>> begin Task input
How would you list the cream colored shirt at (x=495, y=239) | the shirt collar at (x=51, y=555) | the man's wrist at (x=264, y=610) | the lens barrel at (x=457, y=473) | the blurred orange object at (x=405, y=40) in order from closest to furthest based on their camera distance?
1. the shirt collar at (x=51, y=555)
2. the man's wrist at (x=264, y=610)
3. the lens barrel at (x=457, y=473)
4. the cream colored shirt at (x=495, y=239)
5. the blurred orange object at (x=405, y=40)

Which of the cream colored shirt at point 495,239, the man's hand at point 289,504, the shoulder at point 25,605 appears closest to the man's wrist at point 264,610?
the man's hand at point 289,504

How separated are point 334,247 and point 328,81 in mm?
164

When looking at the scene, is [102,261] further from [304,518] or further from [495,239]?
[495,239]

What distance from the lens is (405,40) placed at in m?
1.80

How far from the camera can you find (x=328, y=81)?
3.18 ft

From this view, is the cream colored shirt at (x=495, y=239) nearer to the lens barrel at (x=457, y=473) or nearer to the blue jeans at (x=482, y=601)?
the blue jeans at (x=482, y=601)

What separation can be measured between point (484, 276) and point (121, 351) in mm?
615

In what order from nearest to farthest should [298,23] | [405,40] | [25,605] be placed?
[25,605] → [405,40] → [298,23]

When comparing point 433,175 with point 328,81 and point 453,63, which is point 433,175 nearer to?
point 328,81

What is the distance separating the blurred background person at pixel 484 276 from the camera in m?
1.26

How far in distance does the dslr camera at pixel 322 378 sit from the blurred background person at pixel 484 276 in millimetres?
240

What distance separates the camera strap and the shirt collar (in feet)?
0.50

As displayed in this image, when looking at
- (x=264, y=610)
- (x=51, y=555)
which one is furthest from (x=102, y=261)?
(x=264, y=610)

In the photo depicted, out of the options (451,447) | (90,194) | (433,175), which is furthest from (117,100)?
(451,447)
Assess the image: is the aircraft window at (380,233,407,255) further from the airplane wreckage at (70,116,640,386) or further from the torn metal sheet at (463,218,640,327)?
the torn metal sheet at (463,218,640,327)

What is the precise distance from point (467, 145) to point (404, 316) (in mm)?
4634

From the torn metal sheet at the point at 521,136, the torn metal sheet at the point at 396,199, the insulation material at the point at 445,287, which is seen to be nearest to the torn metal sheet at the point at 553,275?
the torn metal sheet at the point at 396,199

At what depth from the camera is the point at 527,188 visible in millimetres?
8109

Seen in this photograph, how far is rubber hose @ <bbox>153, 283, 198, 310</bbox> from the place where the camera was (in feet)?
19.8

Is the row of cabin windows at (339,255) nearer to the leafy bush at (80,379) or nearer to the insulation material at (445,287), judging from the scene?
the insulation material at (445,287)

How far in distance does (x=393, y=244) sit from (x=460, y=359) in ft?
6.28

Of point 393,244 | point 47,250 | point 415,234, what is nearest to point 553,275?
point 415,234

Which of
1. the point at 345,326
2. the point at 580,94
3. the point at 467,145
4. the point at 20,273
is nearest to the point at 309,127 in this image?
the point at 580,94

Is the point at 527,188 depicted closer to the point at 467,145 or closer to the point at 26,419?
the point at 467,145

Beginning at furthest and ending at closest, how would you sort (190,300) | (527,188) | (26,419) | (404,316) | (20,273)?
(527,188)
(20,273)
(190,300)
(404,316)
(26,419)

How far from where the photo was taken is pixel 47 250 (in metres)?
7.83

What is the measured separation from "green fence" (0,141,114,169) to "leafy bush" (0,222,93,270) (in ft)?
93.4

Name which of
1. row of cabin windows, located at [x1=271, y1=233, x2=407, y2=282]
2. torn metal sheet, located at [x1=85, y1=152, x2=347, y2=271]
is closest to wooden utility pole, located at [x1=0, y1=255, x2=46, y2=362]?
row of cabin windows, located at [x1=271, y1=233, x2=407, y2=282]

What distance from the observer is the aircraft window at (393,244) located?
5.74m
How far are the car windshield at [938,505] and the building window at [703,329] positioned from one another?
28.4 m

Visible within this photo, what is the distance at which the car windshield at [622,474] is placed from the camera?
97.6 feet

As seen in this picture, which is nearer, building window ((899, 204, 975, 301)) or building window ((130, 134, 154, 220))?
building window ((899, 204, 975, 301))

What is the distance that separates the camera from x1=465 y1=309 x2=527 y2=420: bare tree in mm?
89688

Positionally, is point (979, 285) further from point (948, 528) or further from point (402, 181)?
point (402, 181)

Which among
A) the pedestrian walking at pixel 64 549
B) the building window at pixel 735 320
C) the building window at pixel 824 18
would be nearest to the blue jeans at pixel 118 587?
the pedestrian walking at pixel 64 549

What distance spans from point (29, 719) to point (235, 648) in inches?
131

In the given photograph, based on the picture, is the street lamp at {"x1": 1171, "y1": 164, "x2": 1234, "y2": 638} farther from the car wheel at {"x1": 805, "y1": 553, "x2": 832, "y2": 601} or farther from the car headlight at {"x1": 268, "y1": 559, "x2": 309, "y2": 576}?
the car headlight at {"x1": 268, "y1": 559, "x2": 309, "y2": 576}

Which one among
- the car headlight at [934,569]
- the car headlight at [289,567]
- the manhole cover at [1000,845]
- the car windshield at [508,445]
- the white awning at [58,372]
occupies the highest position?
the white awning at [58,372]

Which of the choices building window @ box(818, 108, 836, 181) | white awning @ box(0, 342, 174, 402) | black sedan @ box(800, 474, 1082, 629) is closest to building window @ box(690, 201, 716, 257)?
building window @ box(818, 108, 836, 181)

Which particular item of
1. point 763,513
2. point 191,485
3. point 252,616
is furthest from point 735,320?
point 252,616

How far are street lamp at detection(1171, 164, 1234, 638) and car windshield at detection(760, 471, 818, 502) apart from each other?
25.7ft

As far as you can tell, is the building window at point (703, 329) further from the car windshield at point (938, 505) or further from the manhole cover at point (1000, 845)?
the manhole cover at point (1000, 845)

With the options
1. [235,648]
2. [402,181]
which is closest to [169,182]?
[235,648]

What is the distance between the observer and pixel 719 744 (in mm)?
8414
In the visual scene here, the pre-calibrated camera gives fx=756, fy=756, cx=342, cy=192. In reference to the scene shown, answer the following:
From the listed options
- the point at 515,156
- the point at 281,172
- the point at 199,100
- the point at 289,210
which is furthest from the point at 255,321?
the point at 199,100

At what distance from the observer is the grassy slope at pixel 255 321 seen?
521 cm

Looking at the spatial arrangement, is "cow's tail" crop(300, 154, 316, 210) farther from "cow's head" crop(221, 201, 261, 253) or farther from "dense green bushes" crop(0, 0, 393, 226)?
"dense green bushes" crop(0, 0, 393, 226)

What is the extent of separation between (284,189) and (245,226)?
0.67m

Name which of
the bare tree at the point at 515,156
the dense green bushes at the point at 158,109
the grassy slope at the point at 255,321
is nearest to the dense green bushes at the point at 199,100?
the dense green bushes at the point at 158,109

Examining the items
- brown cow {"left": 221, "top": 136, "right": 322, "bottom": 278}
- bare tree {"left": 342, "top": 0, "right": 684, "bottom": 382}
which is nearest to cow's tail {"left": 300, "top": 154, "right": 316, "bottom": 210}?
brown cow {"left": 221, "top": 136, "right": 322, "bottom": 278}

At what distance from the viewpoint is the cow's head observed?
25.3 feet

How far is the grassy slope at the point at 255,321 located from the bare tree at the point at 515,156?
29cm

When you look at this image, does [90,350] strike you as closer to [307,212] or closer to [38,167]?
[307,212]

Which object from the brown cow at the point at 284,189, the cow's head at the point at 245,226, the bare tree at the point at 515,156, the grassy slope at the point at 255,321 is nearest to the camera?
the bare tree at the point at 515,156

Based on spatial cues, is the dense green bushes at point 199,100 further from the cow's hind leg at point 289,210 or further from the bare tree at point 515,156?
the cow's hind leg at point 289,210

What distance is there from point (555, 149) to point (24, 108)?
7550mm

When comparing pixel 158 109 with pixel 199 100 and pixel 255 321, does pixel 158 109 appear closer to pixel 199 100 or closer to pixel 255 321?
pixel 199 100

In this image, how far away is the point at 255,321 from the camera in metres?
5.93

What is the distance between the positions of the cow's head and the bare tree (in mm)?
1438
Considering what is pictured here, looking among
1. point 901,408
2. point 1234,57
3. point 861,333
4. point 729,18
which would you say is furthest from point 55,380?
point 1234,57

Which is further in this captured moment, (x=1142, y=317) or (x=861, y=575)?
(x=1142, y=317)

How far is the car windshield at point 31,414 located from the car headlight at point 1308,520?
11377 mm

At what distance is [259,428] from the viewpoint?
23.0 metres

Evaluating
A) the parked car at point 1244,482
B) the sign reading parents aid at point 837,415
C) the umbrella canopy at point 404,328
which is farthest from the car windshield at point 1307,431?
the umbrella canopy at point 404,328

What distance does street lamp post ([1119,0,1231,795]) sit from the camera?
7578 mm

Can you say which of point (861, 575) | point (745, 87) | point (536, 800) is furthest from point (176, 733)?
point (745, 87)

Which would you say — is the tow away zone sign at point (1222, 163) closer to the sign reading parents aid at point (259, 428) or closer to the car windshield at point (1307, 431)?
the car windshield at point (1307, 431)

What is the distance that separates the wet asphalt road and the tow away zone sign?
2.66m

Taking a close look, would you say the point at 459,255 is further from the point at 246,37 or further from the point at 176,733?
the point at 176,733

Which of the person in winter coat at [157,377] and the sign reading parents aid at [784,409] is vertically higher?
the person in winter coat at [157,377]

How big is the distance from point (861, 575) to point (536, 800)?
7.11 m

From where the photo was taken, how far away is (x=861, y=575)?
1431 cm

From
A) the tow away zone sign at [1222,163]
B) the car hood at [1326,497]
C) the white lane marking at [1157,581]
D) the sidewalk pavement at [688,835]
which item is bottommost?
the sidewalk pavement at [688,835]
>> end Task input
Convert the lines into a Markdown table with the columns Number and Line text, starting with the line containing "What is the distance that separates the wet" and going on through the final line of the rows above. Leave out blank lines.

| Number | Line text |
|---|---|
| 1 | What is the distance that separates the wet asphalt road and the tow away zone sign? |
| 2 | 2.66m |
| 3 | Taking a close look, would you say the point at 459,255 is further from the point at 246,37 or further from the point at 176,733? |
| 4 | the point at 176,733 |
| 5 | Which of the person in winter coat at [157,377] and the sign reading parents aid at [784,409] is vertically higher? |
| 6 | the person in winter coat at [157,377] |
| 7 | How big is the distance from point (861, 575) to point (536, 800)? |
| 8 | 7.11 m |
| 9 | From where the photo was taken, how far away is (x=861, y=575)? |
| 10 | 1431 cm |
| 11 | From |
| 12 | A) the tow away zone sign at [1222,163] |
| 13 | B) the car hood at [1326,497] |
| 14 | C) the white lane marking at [1157,581] |
| 15 | D) the sidewalk pavement at [688,835] |
| 16 | which item is bottommost? |
| 17 | the sidewalk pavement at [688,835] |